## Instructions for the task:
The only acceptable reply is the number of lines in the material below that hold "over".
#####
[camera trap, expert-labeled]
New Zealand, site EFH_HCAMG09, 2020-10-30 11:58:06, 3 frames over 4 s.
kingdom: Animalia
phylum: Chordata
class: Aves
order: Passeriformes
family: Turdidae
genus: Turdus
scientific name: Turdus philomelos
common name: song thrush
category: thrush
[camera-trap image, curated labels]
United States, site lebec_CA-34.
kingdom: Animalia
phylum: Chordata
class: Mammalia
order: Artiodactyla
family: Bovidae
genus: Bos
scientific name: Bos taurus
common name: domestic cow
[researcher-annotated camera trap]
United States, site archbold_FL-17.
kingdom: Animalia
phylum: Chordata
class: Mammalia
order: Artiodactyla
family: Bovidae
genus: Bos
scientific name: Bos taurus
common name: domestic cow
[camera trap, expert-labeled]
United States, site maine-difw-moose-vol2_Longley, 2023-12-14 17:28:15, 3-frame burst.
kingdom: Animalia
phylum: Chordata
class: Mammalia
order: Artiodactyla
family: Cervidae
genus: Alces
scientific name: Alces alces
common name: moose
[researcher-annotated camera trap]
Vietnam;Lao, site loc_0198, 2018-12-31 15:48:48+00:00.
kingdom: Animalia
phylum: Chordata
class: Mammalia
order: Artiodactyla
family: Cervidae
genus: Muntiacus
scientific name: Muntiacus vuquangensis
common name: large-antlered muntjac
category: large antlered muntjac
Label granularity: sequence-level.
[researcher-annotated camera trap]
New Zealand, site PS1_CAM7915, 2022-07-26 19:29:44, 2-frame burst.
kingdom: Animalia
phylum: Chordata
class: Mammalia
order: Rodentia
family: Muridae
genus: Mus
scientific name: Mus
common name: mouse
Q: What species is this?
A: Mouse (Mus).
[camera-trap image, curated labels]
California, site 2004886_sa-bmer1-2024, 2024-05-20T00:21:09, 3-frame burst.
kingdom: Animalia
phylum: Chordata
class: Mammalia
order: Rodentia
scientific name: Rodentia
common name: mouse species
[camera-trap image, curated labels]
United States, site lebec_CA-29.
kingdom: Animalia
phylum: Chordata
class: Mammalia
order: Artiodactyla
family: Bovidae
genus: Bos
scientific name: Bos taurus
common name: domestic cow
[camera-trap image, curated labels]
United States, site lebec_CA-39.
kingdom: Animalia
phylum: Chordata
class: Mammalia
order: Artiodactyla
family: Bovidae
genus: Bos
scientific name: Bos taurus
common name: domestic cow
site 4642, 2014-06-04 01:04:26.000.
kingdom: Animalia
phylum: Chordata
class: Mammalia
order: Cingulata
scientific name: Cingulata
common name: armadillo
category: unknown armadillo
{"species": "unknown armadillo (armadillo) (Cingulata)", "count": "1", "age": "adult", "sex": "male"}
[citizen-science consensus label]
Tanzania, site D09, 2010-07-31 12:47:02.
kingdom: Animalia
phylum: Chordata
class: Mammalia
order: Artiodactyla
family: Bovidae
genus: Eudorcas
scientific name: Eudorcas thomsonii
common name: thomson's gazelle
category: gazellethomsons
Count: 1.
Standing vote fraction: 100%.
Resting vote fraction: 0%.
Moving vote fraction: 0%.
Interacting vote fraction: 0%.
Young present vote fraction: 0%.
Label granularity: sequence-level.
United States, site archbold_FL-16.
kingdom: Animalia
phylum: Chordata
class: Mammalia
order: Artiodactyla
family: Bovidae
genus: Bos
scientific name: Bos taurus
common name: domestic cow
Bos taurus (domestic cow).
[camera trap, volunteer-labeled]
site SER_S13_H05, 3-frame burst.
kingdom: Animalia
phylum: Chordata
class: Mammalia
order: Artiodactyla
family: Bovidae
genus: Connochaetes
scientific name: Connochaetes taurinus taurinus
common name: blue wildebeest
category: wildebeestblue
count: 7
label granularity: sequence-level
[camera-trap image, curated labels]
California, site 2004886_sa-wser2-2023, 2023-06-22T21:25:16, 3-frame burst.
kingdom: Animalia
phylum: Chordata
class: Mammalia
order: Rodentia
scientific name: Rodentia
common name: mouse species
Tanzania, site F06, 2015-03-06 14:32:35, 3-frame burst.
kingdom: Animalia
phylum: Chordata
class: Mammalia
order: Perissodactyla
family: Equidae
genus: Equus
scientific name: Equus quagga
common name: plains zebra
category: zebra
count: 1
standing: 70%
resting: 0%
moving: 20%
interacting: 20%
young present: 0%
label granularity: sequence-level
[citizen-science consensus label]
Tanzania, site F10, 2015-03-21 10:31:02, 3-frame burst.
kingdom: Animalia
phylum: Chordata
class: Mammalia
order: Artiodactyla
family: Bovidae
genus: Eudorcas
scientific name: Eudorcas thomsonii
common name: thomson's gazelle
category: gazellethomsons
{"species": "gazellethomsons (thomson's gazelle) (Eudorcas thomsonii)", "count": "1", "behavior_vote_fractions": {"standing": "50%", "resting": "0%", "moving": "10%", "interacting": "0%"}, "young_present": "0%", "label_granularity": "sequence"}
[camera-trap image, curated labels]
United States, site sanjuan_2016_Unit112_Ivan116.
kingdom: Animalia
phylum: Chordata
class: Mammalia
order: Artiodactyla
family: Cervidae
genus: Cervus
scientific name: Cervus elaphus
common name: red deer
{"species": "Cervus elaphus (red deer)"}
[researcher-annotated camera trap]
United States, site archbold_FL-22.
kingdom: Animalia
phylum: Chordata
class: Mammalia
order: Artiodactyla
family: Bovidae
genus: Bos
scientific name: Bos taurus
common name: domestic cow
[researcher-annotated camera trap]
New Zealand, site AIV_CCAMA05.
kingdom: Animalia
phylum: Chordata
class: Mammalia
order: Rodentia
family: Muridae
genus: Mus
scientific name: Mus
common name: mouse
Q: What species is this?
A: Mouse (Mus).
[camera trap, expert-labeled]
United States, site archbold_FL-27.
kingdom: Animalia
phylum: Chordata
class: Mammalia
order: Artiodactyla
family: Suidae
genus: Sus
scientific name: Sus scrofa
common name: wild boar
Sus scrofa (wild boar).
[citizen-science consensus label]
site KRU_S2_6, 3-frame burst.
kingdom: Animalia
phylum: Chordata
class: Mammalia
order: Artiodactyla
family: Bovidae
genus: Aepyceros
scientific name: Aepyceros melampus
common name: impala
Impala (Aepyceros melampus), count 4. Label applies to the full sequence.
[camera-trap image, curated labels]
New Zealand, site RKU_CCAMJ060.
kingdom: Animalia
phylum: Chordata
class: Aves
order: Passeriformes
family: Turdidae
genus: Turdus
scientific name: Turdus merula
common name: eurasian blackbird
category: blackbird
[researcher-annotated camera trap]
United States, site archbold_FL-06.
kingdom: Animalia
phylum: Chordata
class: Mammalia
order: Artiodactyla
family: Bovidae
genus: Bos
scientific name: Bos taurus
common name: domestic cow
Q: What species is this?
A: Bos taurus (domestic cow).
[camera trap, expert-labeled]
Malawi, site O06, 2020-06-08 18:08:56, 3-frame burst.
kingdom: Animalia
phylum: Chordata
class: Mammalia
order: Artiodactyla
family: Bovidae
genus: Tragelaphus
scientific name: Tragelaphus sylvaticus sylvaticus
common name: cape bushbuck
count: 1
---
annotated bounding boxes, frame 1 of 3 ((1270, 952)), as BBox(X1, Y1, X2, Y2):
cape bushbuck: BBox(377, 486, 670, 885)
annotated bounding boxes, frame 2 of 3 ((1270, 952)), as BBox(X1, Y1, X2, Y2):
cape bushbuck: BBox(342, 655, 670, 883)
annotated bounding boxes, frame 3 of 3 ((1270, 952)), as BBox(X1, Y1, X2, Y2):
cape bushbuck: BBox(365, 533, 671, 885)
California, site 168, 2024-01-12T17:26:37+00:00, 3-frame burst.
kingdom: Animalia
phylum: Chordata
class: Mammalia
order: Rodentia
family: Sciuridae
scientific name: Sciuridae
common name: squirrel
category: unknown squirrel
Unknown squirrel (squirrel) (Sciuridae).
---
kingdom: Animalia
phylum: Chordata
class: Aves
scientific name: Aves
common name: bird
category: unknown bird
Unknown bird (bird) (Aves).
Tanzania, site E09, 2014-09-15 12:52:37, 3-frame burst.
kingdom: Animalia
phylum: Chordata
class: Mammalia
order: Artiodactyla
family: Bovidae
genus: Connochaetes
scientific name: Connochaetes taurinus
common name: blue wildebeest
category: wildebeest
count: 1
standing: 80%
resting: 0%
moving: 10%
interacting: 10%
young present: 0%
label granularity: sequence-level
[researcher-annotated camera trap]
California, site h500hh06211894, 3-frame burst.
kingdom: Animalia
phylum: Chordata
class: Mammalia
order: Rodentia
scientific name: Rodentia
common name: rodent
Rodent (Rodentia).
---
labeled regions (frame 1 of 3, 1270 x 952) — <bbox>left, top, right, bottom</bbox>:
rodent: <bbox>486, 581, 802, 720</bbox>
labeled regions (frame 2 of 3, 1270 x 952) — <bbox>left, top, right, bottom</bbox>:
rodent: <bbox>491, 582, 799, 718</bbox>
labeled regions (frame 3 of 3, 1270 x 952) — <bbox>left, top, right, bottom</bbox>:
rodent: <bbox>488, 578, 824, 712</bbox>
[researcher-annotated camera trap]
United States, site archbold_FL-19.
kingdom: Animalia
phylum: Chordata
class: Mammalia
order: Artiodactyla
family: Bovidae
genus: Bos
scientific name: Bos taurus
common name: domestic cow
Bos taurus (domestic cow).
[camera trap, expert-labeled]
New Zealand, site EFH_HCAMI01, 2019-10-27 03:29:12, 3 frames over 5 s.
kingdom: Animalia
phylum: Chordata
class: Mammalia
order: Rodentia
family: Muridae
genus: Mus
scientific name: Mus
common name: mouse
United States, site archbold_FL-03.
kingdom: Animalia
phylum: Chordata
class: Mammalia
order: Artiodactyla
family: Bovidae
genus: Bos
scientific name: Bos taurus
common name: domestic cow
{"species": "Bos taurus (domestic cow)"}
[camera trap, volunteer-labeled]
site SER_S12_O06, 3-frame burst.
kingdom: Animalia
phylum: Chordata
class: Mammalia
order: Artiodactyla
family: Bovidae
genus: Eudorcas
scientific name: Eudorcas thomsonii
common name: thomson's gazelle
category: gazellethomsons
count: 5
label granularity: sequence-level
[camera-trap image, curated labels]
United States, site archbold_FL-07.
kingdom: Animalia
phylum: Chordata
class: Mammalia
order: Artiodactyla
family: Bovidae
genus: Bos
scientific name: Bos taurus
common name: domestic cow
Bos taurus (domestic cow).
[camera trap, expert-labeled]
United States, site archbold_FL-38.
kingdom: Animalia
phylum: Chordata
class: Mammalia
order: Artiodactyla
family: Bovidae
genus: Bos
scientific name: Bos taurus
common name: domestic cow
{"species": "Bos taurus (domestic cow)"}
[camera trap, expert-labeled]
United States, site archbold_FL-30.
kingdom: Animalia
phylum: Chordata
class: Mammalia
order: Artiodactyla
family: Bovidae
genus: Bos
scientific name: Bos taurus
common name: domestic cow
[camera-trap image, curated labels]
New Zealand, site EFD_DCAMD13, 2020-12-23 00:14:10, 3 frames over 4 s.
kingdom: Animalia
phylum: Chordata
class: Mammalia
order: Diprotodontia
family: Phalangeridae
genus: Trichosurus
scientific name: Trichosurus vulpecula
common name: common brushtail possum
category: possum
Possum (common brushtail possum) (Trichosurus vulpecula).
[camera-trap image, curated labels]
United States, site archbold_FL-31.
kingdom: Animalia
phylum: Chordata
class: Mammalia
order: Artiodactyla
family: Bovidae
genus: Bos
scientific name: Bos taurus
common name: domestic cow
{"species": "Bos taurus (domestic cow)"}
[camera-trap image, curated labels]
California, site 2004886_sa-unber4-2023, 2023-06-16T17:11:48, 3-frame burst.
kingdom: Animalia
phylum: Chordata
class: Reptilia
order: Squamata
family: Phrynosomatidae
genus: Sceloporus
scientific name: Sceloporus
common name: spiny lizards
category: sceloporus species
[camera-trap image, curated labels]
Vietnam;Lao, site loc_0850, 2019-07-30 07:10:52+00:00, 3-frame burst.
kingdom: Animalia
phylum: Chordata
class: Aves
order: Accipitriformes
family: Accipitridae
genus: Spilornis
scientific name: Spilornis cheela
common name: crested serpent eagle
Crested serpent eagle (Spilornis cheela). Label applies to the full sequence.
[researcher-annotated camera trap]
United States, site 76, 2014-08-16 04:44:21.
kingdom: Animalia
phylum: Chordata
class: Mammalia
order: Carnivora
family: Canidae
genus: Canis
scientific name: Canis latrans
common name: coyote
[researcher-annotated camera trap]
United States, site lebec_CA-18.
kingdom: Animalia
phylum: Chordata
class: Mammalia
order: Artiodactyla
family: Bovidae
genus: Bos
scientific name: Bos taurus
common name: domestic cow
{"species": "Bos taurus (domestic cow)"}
#####
## Answer section:
3